NVIDIA考察

米国のプロパテント政策による世界制覇

2024年6月、一時、アメリカ半導体大手NVIDIAが時価総額世界一になった。

当社が行っているのは、半導体、GPUの設計だ。半導体はもともと、画像処理のものであって、3Dゲームをなめらかに動かすためのものであった。ところが、昨今、生成AIの学習や動作を飛躍的に高めることがわかり、その需要が鰻登りになった。当社の株価は、2023年位から上昇して今や世界のトップになった。(現在、時価総額約480兆円)それにGAFAの時価総額を足してみると、日本の東証プライム(現在1000兆円)をこれら2,3社だけでほぼ同等になってしまう。結果、日本と米国の体力差が異次元に広がっているのが現状だ。

半世紀前から米国のコピーライト政策が身を結んだ

米国が1980年代から進めたプロパテント政策だが、特許をはじめとした知的財産権による世界制覇の野望だ。

実際、特許大国が世界を制覇し、今では著作権大国が世界を制覇している。まさに米国の政策通りとなった。

米国は、時代を先取りしてまさに世界制覇に成功している。

政策の根本は「知力」活用政策

米国の政策の基本は「知力」を最大限に生かすということだ。特許であれ著作権であれ人間が持っている「知力」を最大限に生かすことを根底にこの政策がなされたということだ。

日本の無政策が悲劇を生む

今や日本の国際的な「デジタル赤字」は年間5兆円以上でインバウンド黒字3兆円を軽く超えている。日本は今や「デジタル小作人」と成り下がり毎年莫大なデジタル印税(著作権料)を海外に支払っているのが現状だ。そのような中、日本の政府が掲げているのは「資産運用立国」である。世界的に国力が停滞している今の日本においてさらなる知財システムの構築、技術者やクリエイターの保護育成をはじめ、新規産業文化の創出、社会保障制度の抜本的見直しなど、今の政府が一番に掲げなければならないことは他にあるだろう。
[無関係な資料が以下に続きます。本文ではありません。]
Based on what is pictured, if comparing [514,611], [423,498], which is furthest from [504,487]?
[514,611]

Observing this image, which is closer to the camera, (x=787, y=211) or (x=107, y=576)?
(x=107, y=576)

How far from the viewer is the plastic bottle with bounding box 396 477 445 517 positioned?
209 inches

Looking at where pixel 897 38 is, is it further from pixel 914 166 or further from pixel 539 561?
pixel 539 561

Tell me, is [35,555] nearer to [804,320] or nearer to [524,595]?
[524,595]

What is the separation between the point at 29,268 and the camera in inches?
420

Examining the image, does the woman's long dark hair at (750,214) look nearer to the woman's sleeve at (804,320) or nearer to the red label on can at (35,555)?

※現政府の資産運用立国とは、日本国民から金融資産を集め大資本や外資に配るシステムである。とある経済学者が主張している。(これは私たち国民一人一人が自分の頭で考えなければならない)

それでも「知力」を磨くしかない

NVIDIAは、産業区分で言えば製造業なのだが、半導体の設計を行っているだけで製造はしない。ファブレスだから工場も持っていない。(ファブレスとは工場なしという意味)
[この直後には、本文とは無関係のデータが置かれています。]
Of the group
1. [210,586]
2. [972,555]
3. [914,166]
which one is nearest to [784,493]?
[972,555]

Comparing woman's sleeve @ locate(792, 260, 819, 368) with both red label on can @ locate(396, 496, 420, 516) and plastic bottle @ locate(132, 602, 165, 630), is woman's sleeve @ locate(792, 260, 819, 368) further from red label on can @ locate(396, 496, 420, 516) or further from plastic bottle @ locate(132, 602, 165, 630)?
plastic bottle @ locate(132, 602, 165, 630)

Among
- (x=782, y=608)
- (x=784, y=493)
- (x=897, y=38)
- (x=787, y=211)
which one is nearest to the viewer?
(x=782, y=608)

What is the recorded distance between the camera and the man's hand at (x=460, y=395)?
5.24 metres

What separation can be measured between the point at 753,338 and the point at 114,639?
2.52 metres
実際に製造するのは、台湾の受託製造会社であるTSMCだ。もともと、アップル社も同様、ファブレスの先駆けである。TSMC日本法人が熊本に設立されたことが話題であるが、そこで製造される半導体は旧半導体(40nm)に限られ次世代半導体(2nm)は製造されない。(大切な「知力」保護の一環としてとられた措置と思われる)日本の半導体企業ラピダスも現状では、旧半導体の製造に限られている。

ファブレスの基本となる版権ビジネス

ファブレスの基本となる「知力」がコピーライト(著作権)である。その設計図を版権として使用権を許諾し莫大な利益を上げるというビジネスモデルだ。著作権は世界に及び、死後70年もの長期にわたる。まさに米国プロパテント政策の成果である。日本では、長年、著作権の普及、教育が遅れてきた。そのことを深く反省しこれからの未来の日本人の「知力」をどう育んでいくのか、私たちが真剣に取り組まなければならない課題である。